- **Work to complete**
The answer is the exact run of lines in the listing below from the line containing "ميز مكتبي • ٣ جرارات • كرسي مكتبي" up to and including the line containing "Lexus представил сразу", with pictures removed.

- **Exercise data**
== Segment start ==

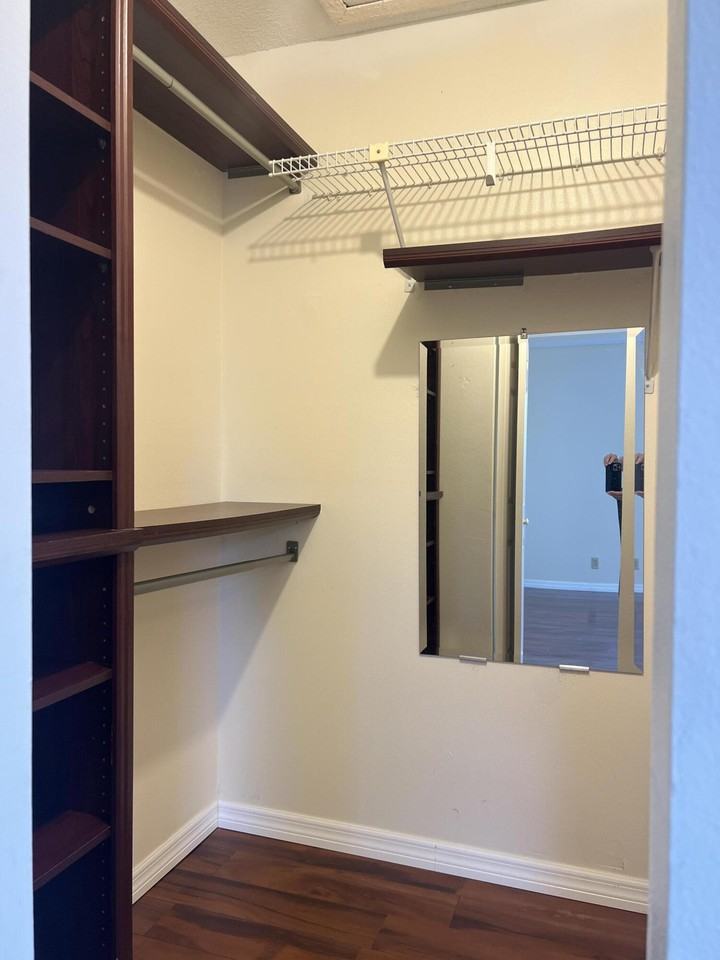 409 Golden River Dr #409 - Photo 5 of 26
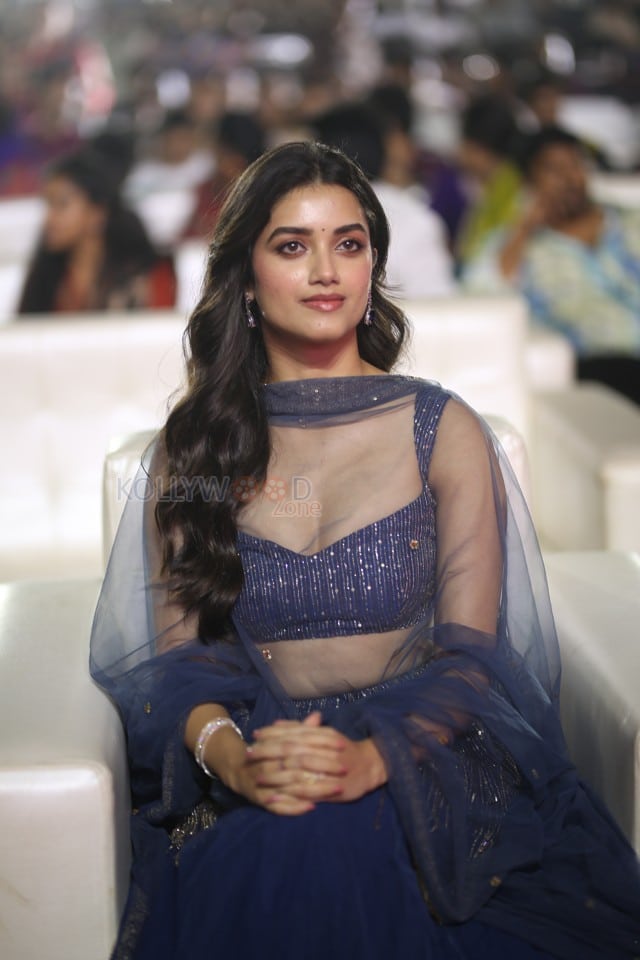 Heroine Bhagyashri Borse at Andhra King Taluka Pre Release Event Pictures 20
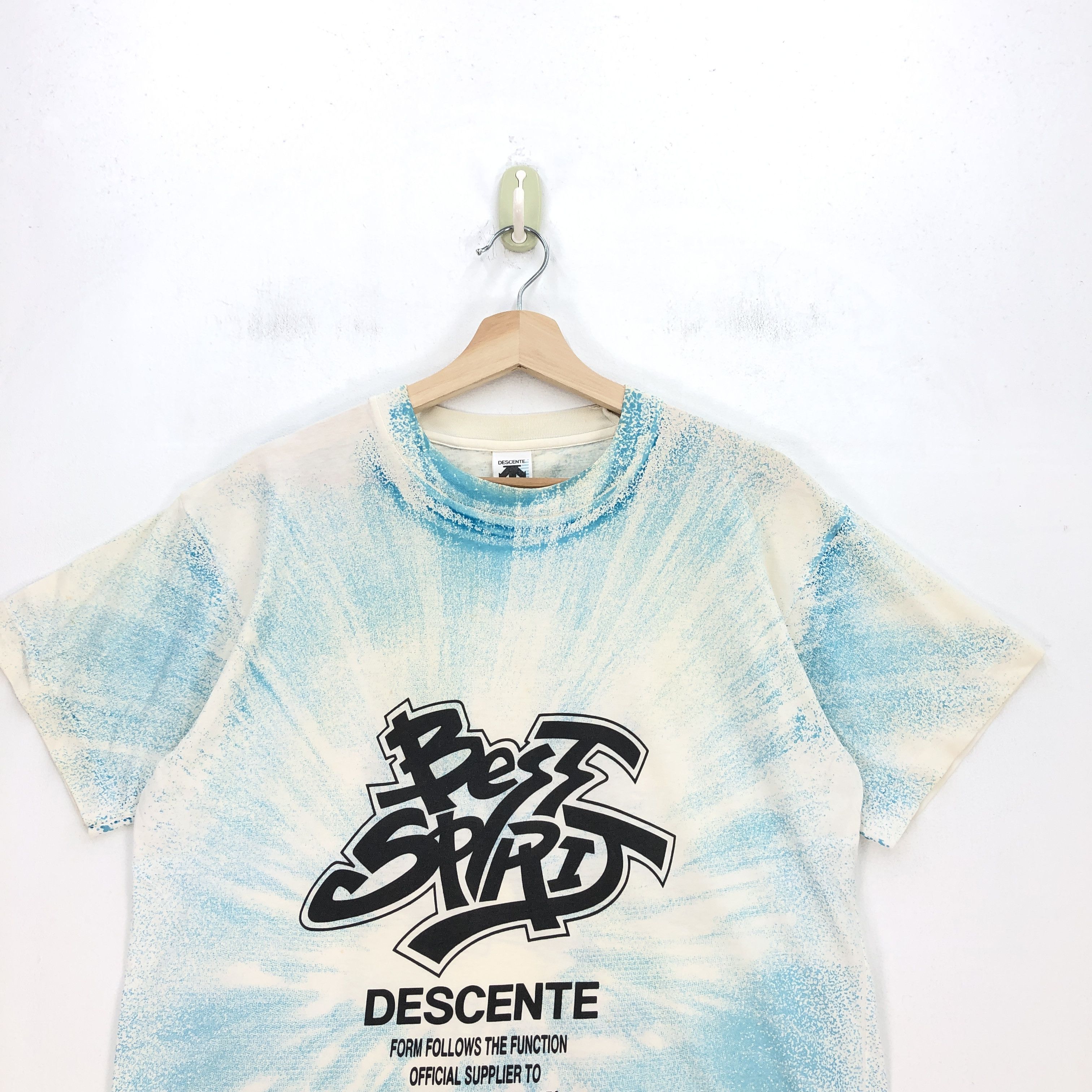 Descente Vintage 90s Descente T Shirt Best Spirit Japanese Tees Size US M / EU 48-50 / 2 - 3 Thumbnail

== Segment end ==
== Segment start ==

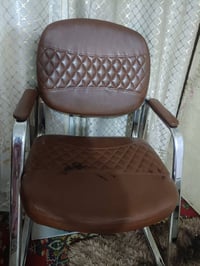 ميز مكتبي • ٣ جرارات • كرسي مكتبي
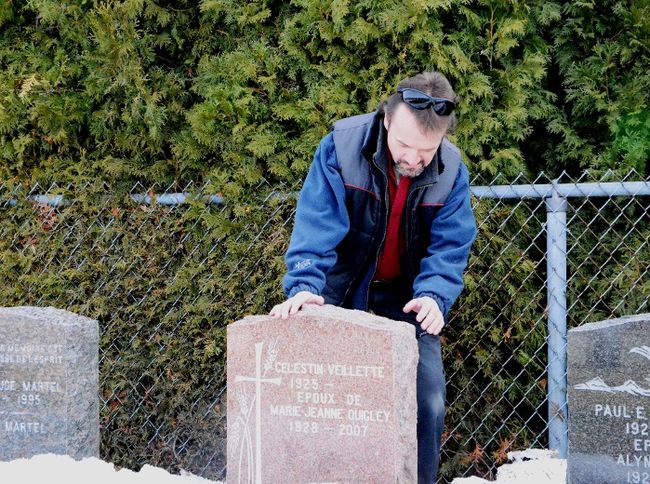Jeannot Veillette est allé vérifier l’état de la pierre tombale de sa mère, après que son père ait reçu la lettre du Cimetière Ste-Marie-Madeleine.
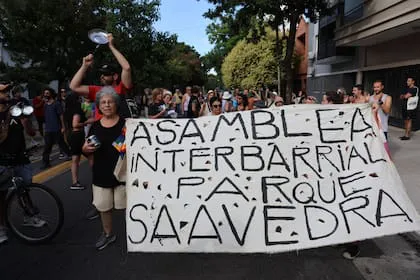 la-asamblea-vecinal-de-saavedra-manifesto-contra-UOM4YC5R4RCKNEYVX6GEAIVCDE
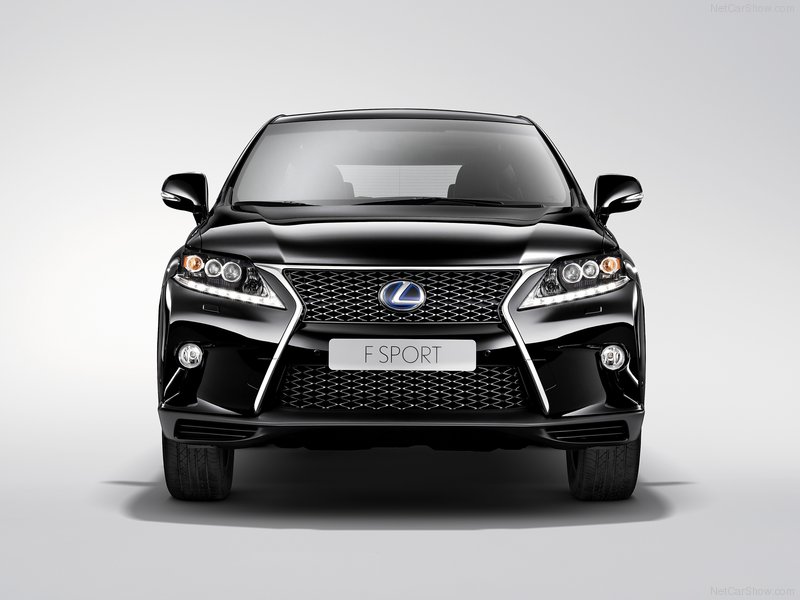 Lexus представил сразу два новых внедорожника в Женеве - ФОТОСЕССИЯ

== Segment end ==

- **Written reply**
 ميز مكتبي • ٣ جرارات • كرسي مكتبي
Jeannot Veillette est allé vérifier l’état de la pierre tombale de sa mère, après que son père ait reçu la lettre du Cimetière Ste-Marie-Madeleine.
 la-asamblea-vecinal-de-saavedra-manifesto-contra-UOM4YC5R4RCKNEYVX6GEAIVCDE
 Lexus представил сразу два новых внедорожника в Женеве - ФОТОСЕССИЯ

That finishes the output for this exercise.